I tried to use digital sensors where I could, and any analog are added on to the MCP 3008. It takes up to 8 analog, which was more than enough for my needs, but gives room to improve/expand.
This enclosure is open to the air — it has to be for accurate temperature, humidity, and pressure. The bottom holes are popped out, so I gave some of the circuits a spray of a Silicone Conformal Coating spray (you can get it online or a place like Fry’s Electronics). It should protect the metal from any moisture, though you have to be careful not to use it on some of the sensors.
The top of the enclosure is also where the wind speed sensor fits. It was a toss up — I could have put the wind speed or wind direction on top, but I didn’t see any major advantages of one over the other. Overall, you want both sensors (wind direction and speed) high enough so buildings, fences, and other obstacles don’t interfere with the measurements.
Making the Rain Gauge
I mostly followed this tutorial on Instructables to make the actual gauge.
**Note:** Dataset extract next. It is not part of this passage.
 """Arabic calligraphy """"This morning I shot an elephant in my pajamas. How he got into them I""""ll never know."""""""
I made this out of plexiglass. Overall the plexiglass worked okay, but combined with the glue gun, rubber sealant, and overall cutting and drilling, it doesn’t stay looking pristine, even with the protective film.
- The sensor is a simple reed switch and magnet treated like a button press in the Raspberry Pi code. I simply count buckets over time and later make the conversion to “inches of rain.”
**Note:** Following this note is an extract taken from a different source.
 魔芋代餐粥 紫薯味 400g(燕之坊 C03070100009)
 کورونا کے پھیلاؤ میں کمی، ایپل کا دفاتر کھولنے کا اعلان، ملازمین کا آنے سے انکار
- Make it big enough to hold enough water to tip, but not so much that it needs a lot in order to tip. My first pass, I didn’t make it large enough, so it would fill and start draining over the edge before it tipped.
This was simple.
- This is an analog sensor. The eight reed switches combined with various resistors divide up the output into chunks so I can identify which coordinate the sensor is in by the value. (The concept is explained in this tutorial on Instructables.)
- After screwing on the weather vane part, you need to calibrate it so “this direction is what points north.”
- I made a test rig with wood so I could switch resistors in and out easily that covered the full range of values for me. That was super helpful!
- I used a thrust bearing, which worked fine.
The software is also open source and is available on the same GitHub repository.
Software is written in Python to record the data from the sensors. I used some other third-party Git libraries from Adafruit and others to get the information from the sensors and GPS. There are also some cron jobs that pull some of the API information. Most of this is explained in the Git documentation at docs/install_notes.txt.
The web software is in PHP to display it on the webpage while also utilizing YAML for the config files, and, of course, the RRD tool to store and graph the data.
It utilizes the Weather Underground API to get some of the interesting data that sensors can’t pull. Record highs and lows, phases of the moon, sunset and sunrise times, and tide information is also available on their API.
All of it is available on GitHub, and is actively maintained and currently being used as I further refine and calibrate my own system, so you can submit feature requests and bug reports as well.
The software changes themes depending on the time of day. There are four stages. If the current time is plus or minus two hours from sunrise or sunset, the sunrise or sunset theme will display.